Vaglielo a spiegare che in ogni società umana l’eterosessualità costituisce davvero la norma: statistica, biologica, antropologica. Ecco, oggi si celebra questa cosa qui. È questa l’ideologia sottesa alle celebrazioni odierne. Ed è per questo che, senza pur cedere a qualsiasi misoginia d’accatto o giustificazionismo ipocrita, senza diminuire neanche di un grammo la nostra avversione verso la violenza sulle donne, anche oggi noi non ci stiamo, non ci accodiamo, non ci omologhiamo.
Adriano Scianca
3 comments
Ottimo pezzo.
Ricordo un servizio sulle reti Rai nel quale veniva raccontata l’evoluzione femminile in un piccolo villaggio africano, dove l’avvento di una multinazionale aveva permesso alle donne di lavorare ed avere un salario. Questo, a dire dell’autrice del servizio, aveva elevato la donna del villaggio da essere umano totalmente succube del marito a donna libera ed evoluta.

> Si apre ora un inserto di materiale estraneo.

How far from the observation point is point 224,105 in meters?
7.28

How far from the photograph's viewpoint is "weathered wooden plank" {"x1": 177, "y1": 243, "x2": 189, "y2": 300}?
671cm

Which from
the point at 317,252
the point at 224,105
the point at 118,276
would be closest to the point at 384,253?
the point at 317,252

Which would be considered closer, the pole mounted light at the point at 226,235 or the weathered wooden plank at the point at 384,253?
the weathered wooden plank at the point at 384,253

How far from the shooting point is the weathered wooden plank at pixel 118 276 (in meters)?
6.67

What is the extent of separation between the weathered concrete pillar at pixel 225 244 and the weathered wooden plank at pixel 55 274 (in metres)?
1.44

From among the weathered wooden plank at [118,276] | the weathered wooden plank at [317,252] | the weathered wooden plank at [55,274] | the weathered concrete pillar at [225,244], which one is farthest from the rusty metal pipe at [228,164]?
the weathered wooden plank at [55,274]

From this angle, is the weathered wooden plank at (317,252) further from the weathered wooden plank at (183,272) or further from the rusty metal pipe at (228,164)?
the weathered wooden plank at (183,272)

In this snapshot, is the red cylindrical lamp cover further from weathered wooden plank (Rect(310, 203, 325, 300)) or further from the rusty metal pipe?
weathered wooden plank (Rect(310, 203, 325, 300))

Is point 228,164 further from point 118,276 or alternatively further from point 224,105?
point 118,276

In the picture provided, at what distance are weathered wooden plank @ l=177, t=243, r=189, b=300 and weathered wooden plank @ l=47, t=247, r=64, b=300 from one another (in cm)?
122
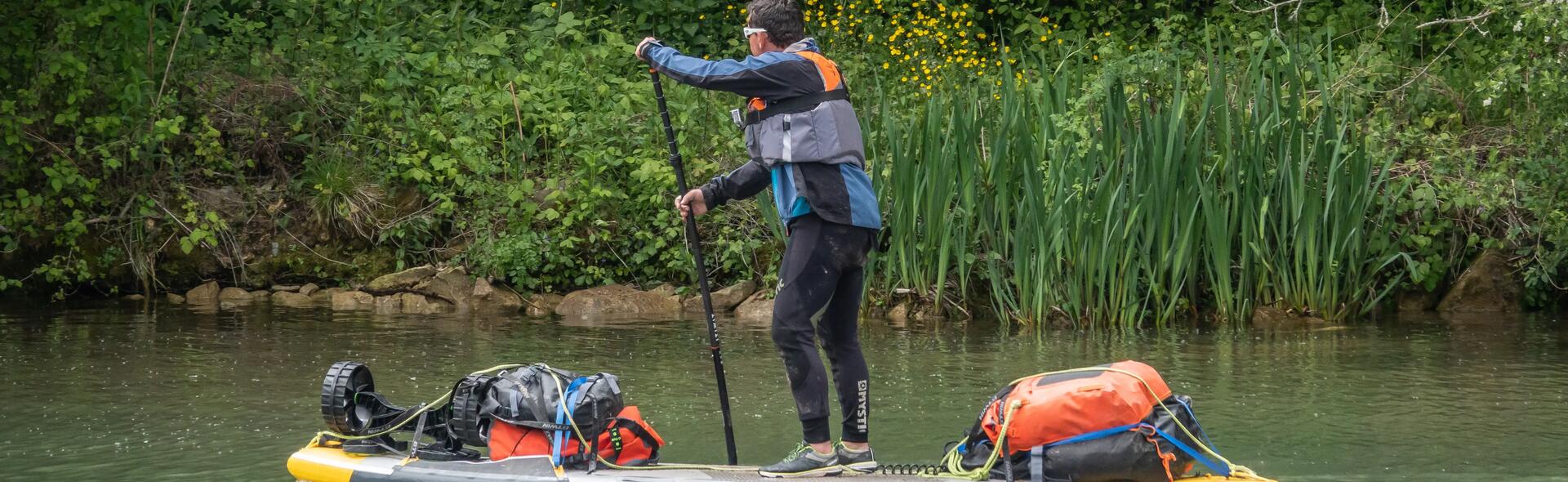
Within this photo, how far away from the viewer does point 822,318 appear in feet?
16.2

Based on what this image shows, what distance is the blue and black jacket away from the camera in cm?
467

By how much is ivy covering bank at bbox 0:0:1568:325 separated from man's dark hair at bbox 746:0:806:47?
457 centimetres

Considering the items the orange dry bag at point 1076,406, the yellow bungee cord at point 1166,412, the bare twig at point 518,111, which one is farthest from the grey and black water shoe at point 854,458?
the bare twig at point 518,111

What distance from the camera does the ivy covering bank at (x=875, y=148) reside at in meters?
9.41

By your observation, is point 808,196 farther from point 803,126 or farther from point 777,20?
point 777,20

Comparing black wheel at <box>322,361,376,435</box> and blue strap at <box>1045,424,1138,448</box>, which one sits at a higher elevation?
black wheel at <box>322,361,376,435</box>

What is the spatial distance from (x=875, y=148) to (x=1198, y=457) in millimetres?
5490

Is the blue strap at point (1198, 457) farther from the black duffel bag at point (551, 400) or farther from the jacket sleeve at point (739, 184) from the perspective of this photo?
the black duffel bag at point (551, 400)

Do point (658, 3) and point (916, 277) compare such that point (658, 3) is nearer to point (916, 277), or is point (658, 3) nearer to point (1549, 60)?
point (916, 277)

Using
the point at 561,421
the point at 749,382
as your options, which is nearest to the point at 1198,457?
the point at 561,421

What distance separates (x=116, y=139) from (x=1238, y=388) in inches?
327

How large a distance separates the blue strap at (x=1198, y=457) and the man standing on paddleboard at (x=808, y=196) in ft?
3.03

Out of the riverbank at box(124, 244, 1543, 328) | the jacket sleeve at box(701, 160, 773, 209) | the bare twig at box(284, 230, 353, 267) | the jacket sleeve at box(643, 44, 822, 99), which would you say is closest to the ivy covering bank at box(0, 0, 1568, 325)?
the bare twig at box(284, 230, 353, 267)

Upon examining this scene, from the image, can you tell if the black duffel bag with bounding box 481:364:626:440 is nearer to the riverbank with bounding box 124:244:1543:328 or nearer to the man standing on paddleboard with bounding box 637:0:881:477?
the man standing on paddleboard with bounding box 637:0:881:477
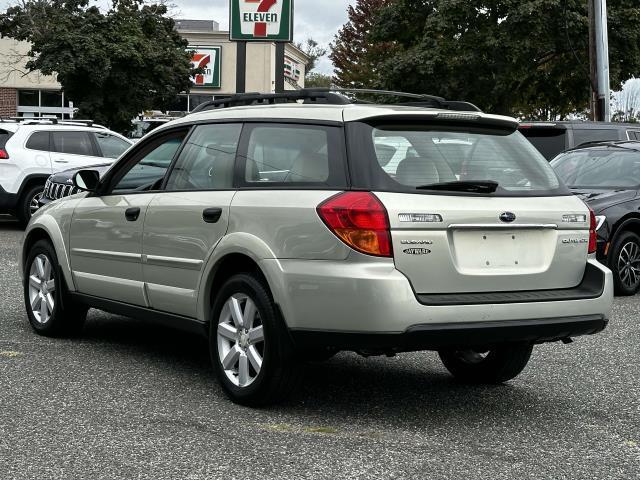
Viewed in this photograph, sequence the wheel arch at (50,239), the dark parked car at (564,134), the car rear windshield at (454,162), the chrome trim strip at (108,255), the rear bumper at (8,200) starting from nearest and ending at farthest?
1. the car rear windshield at (454,162)
2. the chrome trim strip at (108,255)
3. the wheel arch at (50,239)
4. the dark parked car at (564,134)
5. the rear bumper at (8,200)

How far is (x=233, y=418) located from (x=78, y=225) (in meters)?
2.49

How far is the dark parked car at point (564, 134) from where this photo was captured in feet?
51.3

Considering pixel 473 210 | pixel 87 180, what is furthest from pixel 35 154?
pixel 473 210

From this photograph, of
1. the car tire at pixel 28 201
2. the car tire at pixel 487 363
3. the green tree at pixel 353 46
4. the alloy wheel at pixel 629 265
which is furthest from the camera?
the green tree at pixel 353 46

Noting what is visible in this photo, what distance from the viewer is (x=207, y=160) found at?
6.16 m

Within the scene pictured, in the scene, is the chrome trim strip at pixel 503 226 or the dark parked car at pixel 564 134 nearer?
the chrome trim strip at pixel 503 226

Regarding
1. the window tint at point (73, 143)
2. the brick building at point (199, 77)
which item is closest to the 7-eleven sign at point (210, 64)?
the brick building at point (199, 77)

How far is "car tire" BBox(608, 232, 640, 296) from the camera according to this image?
10.9m

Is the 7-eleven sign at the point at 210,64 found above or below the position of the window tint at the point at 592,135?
above

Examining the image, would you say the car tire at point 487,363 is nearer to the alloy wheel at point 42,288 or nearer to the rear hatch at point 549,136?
the alloy wheel at point 42,288

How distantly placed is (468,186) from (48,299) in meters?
3.69

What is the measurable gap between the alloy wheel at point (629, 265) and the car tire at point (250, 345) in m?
6.36

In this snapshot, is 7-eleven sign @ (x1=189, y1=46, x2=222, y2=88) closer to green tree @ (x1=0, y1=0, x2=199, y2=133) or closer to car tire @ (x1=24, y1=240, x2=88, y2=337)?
green tree @ (x1=0, y1=0, x2=199, y2=133)

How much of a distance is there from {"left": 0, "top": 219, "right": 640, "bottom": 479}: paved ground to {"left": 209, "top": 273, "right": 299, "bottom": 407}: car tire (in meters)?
0.13
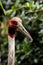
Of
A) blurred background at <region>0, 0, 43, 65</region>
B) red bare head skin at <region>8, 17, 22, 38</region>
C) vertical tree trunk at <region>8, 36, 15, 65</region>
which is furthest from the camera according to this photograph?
blurred background at <region>0, 0, 43, 65</region>

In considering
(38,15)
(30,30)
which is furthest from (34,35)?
(38,15)

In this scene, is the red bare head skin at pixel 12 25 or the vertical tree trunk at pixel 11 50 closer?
the red bare head skin at pixel 12 25

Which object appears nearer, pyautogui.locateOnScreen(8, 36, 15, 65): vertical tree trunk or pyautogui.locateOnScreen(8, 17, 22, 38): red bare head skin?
pyautogui.locateOnScreen(8, 17, 22, 38): red bare head skin

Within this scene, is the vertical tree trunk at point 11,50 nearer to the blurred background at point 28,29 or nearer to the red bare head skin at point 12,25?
the red bare head skin at point 12,25

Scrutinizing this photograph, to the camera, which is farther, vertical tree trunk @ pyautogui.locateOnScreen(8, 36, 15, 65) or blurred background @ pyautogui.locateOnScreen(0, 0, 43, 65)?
blurred background @ pyautogui.locateOnScreen(0, 0, 43, 65)

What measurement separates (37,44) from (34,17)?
0.99 feet

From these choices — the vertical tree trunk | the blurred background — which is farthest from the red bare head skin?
the blurred background

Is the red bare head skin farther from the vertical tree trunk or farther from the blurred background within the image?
the blurred background

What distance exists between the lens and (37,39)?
127 inches

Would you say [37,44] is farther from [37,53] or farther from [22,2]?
[22,2]

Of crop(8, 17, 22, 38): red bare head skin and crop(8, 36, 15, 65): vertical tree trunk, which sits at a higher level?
crop(8, 17, 22, 38): red bare head skin

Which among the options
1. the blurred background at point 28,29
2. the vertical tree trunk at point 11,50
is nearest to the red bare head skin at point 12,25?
the vertical tree trunk at point 11,50

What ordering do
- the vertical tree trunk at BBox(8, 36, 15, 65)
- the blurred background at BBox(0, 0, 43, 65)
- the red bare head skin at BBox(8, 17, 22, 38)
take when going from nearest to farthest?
the red bare head skin at BBox(8, 17, 22, 38), the vertical tree trunk at BBox(8, 36, 15, 65), the blurred background at BBox(0, 0, 43, 65)

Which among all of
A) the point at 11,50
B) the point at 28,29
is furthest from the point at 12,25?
the point at 28,29
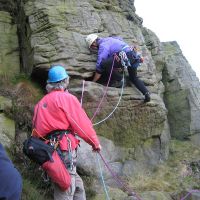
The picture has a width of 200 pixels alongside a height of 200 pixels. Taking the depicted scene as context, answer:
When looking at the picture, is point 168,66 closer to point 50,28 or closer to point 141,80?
point 141,80

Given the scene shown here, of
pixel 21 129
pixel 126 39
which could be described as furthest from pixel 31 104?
pixel 126 39

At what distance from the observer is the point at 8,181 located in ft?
12.7

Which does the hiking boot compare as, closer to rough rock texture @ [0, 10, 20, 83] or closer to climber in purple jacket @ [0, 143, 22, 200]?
rough rock texture @ [0, 10, 20, 83]

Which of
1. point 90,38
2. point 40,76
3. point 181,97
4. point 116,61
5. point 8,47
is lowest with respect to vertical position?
point 181,97

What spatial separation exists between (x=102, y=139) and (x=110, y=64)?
2058mm

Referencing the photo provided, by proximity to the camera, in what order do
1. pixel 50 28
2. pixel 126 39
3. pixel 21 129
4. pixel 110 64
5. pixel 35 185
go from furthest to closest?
pixel 126 39, pixel 50 28, pixel 110 64, pixel 21 129, pixel 35 185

In pratica da schiava a donna “in carriera”, senza che alla giornalista venisse in mente di dirci che con l’arrivo della multinazionale il marito poteva ancor meglio sfruttare la moglie, facendosi addirittura mantenere.
Il fenomeno artificiale imposto del “femminicidio” costituisce certamente un attacco portato al maschio, ma anche alla stessa donna, considerata sempre di più quale essere umano inferiore e per questo da difendere.
E’ poi uno di quei problemi che riguardano lo stretto privato degli individui e che per questo sta avendo così tanta risonanza sui media.
Un ottimo Scianca come spesso abbiamo la fortuna di poter leggere
Ottimo articolo. Finalmente un po di pensiero libero non radical chic. Grazie.